**Texte fourni:**
%%

Septembre 1965. Bernard Oulion vient de passer trois ans à la Manufacture nationale d’armes de Saint-Étienne, au bout desquels il a obtenu, comme tous ses camarades, son précieux diplôme et son embauche. Parallèlement à son métier de fabricant d’armes, il est aussi et depuis peu de temps chanteur, sous l’énigmatique pseudonyme de Bernard Lavilliers : il a fait ses premières armes sur la scène de l’Amicale laïque Tardy, le 12 juin de cette année-là… Extrait du livre « Les Vies liées de Lavilliers », paru aux éditions Flammarion.

Atelier de tourneur (photo DR)

Après les vacances d’été, tous retournent à la Manufacture d’armes, cette fois-ci en tant qu’ouvriers, non au grade d’OS mais à celui de P1, récompense automatique pour qui vient d’effectuer ses années de CAP dans l’établissement. « Pour ma mère je suis devenu un homme quand je suis devenu un travailleur, quand je suis entré à l’usine et que j’ai rapporté des ronds à la baraque . » Premiers salaires d’ouvrier tourneur mais mauvaise pioche pour Bernard qui se retrouve dans le pire des ateliers, « la MS 33 », insalubre et bruyant, à travailler presque à la chaîne sur des tours semi-automatiques : on n’y fabrique que des pièces de moyenne série, en un temps chronométré.

%%

**Consigne:** Pouvez-vous reprendre le passage de l’extrait sur les débuts de Bernard Lavilliers qui s’ouvre sur les mots contenant « Après les vacances » et se clôt sur « un temps chronométré. », en substituant « assourdissant » à « bruyant » ?

**Données enregistrées:**
%%

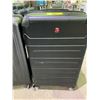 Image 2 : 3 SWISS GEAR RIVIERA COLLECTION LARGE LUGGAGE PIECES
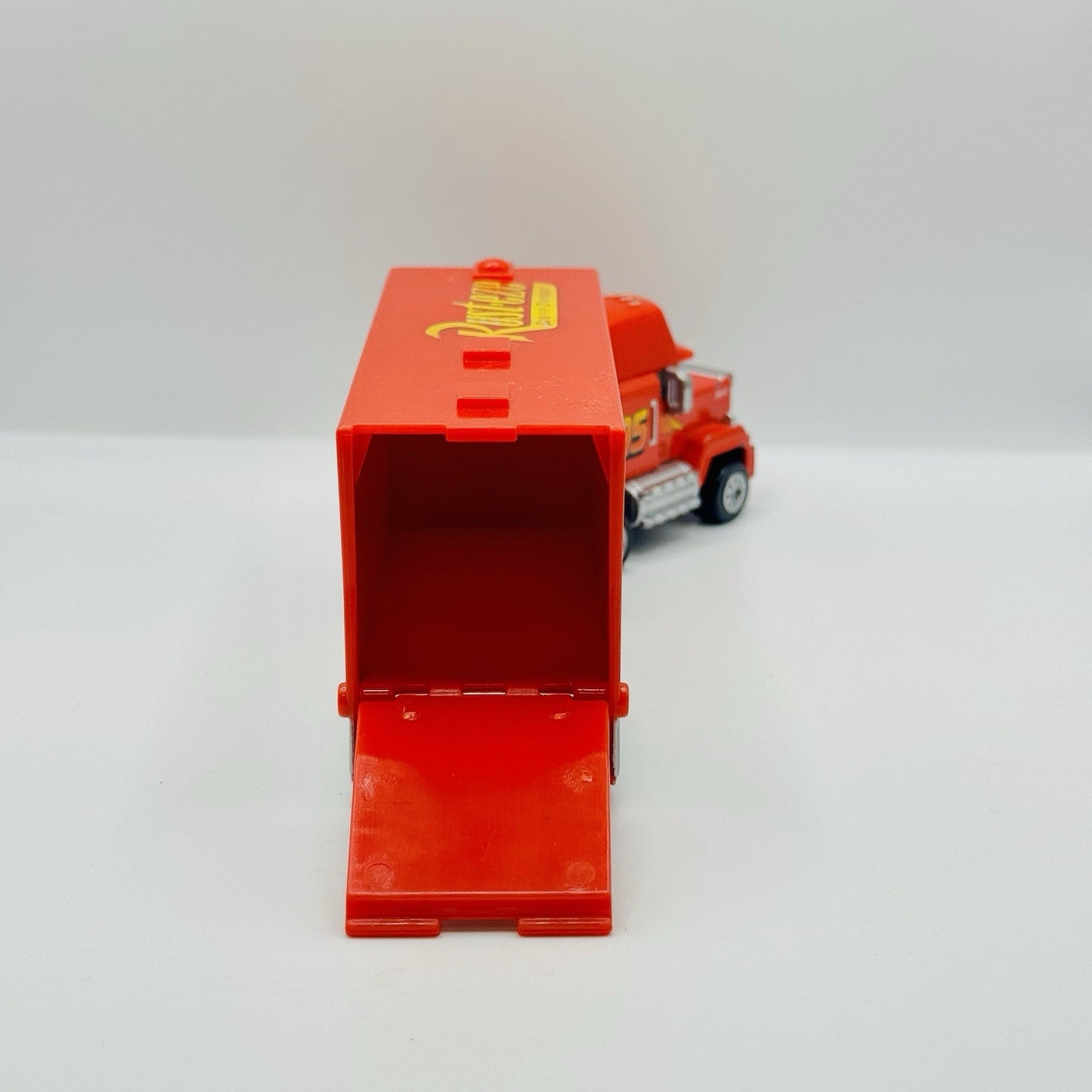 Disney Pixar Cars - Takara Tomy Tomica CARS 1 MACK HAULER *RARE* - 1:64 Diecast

%%

**Exercice corrigé:**
Après les vacances d’été, tous retournent à la Manufacture d’armes, cette fois-ci en tant qu’ouvriers, non au grade d’OS mais à celui de P1, récompense automatique pour qui vient d’effectuer ses années de CAP dans l’établissement. « Pour ma mère je suis devenu un homme quand je suis devenu un travailleur, quand je suis entré à l’usine et que j’ai rapporté des ronds à la baraque . » Premiers salaires d’ouvrier tourneur mais mauvaise pioche pour Bernard qui se retrouve dans le pire des ateliers, « la MS 33 », insalubre et assourdissant, à travailler presque à la chaîne sur des tours semi-automatiques : on n’y fabrique que des pièces de moyenne série, en un temps chronométré.